Of course, college football stopped being a sport played by real students many decades ago. But it was still a sport distinct from the NFL. It had culture. The athletes did feel as if they were alumni when they left.
With the transfer portal and players being paid (which I support, if done properly), college football is now a cutthroat league of dirty coaches and programs. The players are cynical of the sport. They are mercenaries who bounce from team to team. In many cases, they are in their mid to late 20’s now and way too old.
Last night, there were two targeting plays in both games. At the very end of the first game, a TCU player used his helmet as a weapon to spear the back of the helmet of a Michigan player. One can kill someone like that. That was not an accident. That is how their coaches are telling them to play. The TCU program is called “physical”. It is dirty. The TCU coach is telling his players to use their helmets. He reminds me of Sean Payton who was suspended by the NFL. TCU is a small school that is cheating like SMU in the 1980’s.
In the Georgia/OhioState game, a dirty Georgia player took out OSU’s best player, Marvin Harrison, with a really dangerous targeting to the head. The TV announcers glossed over it.
Georgia was a program in the second-tier just a few years ago. Then, the coach got the greenlight to cheat his ass off and go dirty. The precedent was set by Florida State’s Jimbo Fisher and Alabama’s Nick Saban. Florida’s Urban Meyer was also a complete dirt bag that got this started. He’s probably the dirtiest of them all (and became OSU’s coach).
There is another pattern that I have noticed. These recent Heisman quarterbacks are of the Baker Mayfield model. They are short white guys on steroids acting like road rage punks. That is what the TCU and Georgia quarterbacks seem like to me. The Michigan quarterback, JJ McCarthy, is also devoid of sportsmanship.
Michigan’s coach Jim Harbaugh has had a couple of good years only because he allowed his defense to go dirty. His true colors came back last night with some really bad coaching. But his aggressive defense, using dirty players, is what got him into the playoffs for two years.
Ohio State’s coach Ryan Day seems to be an honest guy who is afraid to play dirty because the Ohio State program just went through scandals. I think he is bringing a knife to a gunfight now.

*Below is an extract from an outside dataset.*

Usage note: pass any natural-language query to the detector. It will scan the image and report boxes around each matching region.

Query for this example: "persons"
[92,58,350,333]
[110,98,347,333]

This all makes sense once I realized it. We are undergoing a revolution in society. Traditional ways of behaving are being replaced. The same cheating we see in politics and business has thoroughly corrupted college football now.
Something was off last night watching these games. That is what it was. We were not watching college football. We were watching a minor league for the NFL. We are watching players desperate to succeed, willing to spear other players with their helmets, in hopes of making it to the Big Leagues after transferring college a few times. The smaller programs justify the cheating because they think the bigger programs have an unfair advantage with money.
College football is important to the culture of America that resides in between the coasts. The stadiums defied the masks and lockdowns. They were coliseums preserving normalcy under martial law. The communists could not control the fans.
I spent New Year’s Eve in my apartment watching football rather than going to a Dave Chappelle concert. College football has been one of my few methods of escaping the troubles around us. It reminds me of the 1970’s, 80’s, and 90’s. Now, I feel like someone told me Santa Claus is not real.